TMIC-13. EXHAUSTED CD8+ T CELLS MAINTAIN LOW-GRADE GLIOMAS IN NF1-MUTANT MICE

Abstract

Abstract T cells are minor cellular constituents of the brain tumor microenvironment, but have recently been shown to play critical roles in glioma pathobiology and treatment. Previous studies from our laboratory have shown that T cells are required for the formation and growth of low-grade gliomas (LGGs) in murine models of the Neurofibromatosis type 1 (NF1) tumor predisposition syndrome. To better characterize the immune landscape of these pediatric low-grade tumors, we leveraged single cell RNA sequencing of human pediatric pilocytic astrocytomas and genetically engineered mouse LGG (Nf1-optic glioma) models. First, we showed that both human and murine LGGs contain a CD8+ T cell population expressing PD-1 and TIGIT, similar to conventional exhausted T cell populations. Second, these PD-1+/TIGIT+ CD8+ T cells are actively recruited to the tumor site by Ccl2 where they dictate tumorigenesis through the elaboration of Ccl4, a cytokine necessary for microglia Ccl5-mediated support of Nf1-OPG growth.

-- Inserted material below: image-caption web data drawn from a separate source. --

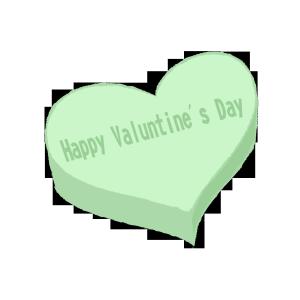 手绘卡通绿色情人节巧克力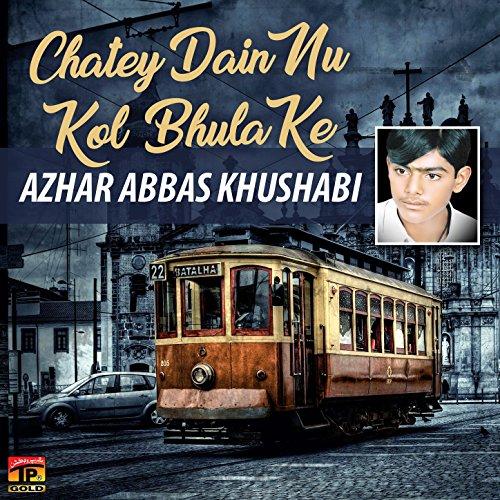 Mera dhool sakoli by azhar abbas khushabi on amazon music amazon. Com.
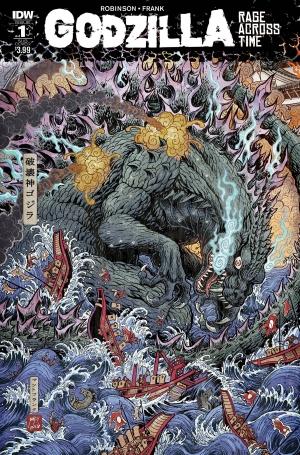 GodzillaRageAcross1-1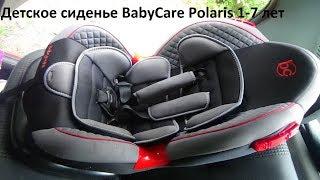 детское автокресло BabyCare Polaris 1-7 лет : краткий обзор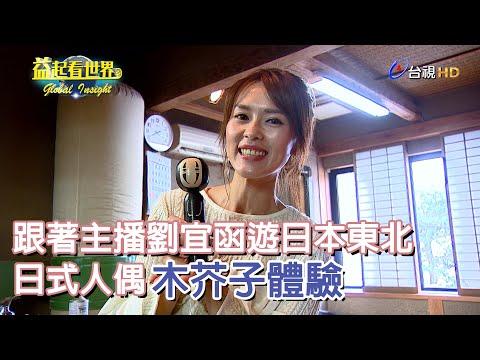 跟著主播劉宜函遊日本東北 日式人偶 木芥子體驗【益起看世界】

As such, Ccl4 expression was enriched in PD-1+/TIGIT+ CD8+ T cells relative to all other T cell populations within these tumors. Third, this “exhausted” CD8+ T cell population was exclusively present in the optic nerves, but not in the blood, dura, or deep cervical nodes of optic glioma-bearing mice. Fourth, targeting this PD1+/TIGIT+ exhausted CD8+ T cell population with immune checkpoint monoclonal antibody inhibitors reduced CD8+ T cell tumoral recruitment, Ccl4 production, and optic glioma growth. Collectively, these findings establish an obligate role for PD-1+/TIGIT+ CD8+ T cells in Nf1-optic glioma control and suggest that immune checkpoint modulation may be useful for the treatment of LGGs in children.